## TEXT SEGMENT:
JSON to Protobuf: Convert and Encode with protobufjs and Python
Last updated:
Converting JSON to Protobuf means defining a .proto schema, compiling it (or loading it dynamically), then using the generated code or a runtime library to encode your JSON data as a binary Protocol Buffers message. Protobuf binary encoding is 3–10× smaller than equivalent JSON and 5–10× faster to serialize — field names are replaced by 1-byte field-number tags and integers use compact varint encoding. The trade-off: you need a .proto schema and either generated code or a dynamic loader — Protobuf binary is not self-describing like JSON.
This guide covers writing .proto files from a JSON example, converting JSON with protobufjs in Node.js, encoding and decoding with betterproto and google-protobuf in Python, mapping JSON types to Protobuf field types, handling nested objects and arrays, and understanding the canonical Protobuf JSON format for round-trip testing.

## DATA RECORDS:
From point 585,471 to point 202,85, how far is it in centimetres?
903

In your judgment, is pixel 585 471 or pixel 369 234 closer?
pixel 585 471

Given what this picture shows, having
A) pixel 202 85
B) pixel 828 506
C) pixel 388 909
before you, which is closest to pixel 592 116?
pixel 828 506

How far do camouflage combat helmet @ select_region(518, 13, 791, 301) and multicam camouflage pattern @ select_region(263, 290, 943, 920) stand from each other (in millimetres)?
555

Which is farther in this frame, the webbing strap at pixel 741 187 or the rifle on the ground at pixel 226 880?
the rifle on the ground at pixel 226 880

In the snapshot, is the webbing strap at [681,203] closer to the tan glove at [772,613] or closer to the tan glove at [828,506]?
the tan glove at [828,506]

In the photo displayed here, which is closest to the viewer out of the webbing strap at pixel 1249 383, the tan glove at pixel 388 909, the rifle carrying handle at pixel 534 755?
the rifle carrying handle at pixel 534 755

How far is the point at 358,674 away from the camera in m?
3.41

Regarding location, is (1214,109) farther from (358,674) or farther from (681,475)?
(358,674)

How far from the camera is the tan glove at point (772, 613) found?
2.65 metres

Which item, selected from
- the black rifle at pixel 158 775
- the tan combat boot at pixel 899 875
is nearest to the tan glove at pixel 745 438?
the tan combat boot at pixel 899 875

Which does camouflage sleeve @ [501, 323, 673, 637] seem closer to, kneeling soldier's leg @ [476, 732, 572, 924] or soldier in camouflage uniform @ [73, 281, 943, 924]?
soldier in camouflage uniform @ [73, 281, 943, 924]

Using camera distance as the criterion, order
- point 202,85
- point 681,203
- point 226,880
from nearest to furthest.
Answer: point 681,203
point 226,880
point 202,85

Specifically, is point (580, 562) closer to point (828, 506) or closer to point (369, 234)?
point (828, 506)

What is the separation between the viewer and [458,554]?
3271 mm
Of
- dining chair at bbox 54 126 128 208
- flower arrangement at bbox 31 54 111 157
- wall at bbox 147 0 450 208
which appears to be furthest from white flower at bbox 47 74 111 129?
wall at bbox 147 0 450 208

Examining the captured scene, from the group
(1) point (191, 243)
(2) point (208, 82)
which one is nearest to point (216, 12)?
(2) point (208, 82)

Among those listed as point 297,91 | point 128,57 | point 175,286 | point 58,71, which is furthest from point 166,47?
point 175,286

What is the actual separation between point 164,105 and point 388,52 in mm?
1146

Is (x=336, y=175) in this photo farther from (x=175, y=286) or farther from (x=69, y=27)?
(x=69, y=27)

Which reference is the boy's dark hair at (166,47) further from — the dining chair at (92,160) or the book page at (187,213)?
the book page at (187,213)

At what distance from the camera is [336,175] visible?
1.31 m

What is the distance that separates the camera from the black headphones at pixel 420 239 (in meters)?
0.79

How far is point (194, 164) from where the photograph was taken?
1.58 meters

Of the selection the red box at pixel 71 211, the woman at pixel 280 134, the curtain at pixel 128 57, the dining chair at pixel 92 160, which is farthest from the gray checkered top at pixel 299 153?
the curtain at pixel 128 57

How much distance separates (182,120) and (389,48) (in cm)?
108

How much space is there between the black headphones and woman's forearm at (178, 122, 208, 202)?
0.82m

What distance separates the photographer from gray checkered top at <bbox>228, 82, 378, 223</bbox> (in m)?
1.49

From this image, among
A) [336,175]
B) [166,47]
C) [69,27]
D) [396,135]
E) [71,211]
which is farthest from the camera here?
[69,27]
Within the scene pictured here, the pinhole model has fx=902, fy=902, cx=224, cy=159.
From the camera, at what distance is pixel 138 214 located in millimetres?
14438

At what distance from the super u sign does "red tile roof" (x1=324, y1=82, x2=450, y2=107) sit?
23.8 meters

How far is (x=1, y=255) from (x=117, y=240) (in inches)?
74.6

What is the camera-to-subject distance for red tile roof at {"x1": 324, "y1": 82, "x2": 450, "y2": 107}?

## TASK BRIEF:
Please pick up the JSON-to-Protobuf conversion guide after its final sentence and keep writing it.

## EXERCISE OUTPUT:
JSON Types to Protobuf Field Type Mapping
Every JSON value type has one or more Protobuf counterparts. Choosing the right field type matters: picking int32 for a value that exceeds 2,147,483,647 will silently overflow; using float instead of double loses decimal precision. Use the table below as a decision guide when writing your first .proto from an existing JSON payload.
| JSON type | Protobuf field type(s) | Notes |
|---|---|---|
string | string | UTF-8 encoded; use bytes for raw binary data |
number (integer) | int32, int64, uint32, uint64 | Use int64 for JS Number-safe integers; int64 is encoded as string in proto JSON |
number (decimal) | float, double | Prefer double (64-bit) to match JSON precision; float (32-bit) is lossy |
boolean | bool | Encodes as a single varint byte (0 or 1) |
array | repeated <type> | e.g. repeated string tags; packed encoding for scalars by default |
object | nested message | Define a separate message type; reference it as a field |
null | oneof or wrapper types | proto3 fields have defaults (0, "", false); use google.protobuf.StringValue for nullable strings |
object (string map) | map<string, ValueType> | For dynamic string-keyed objects; key must be an integral or string type |
When you encounter a JSON number that could be either integer or decimal (e.g. a price field that sometimes reads 10 and sometimes 10.99), always use double — Protobuf will encode whole-number doubles efficiently and you avoid a schema change later.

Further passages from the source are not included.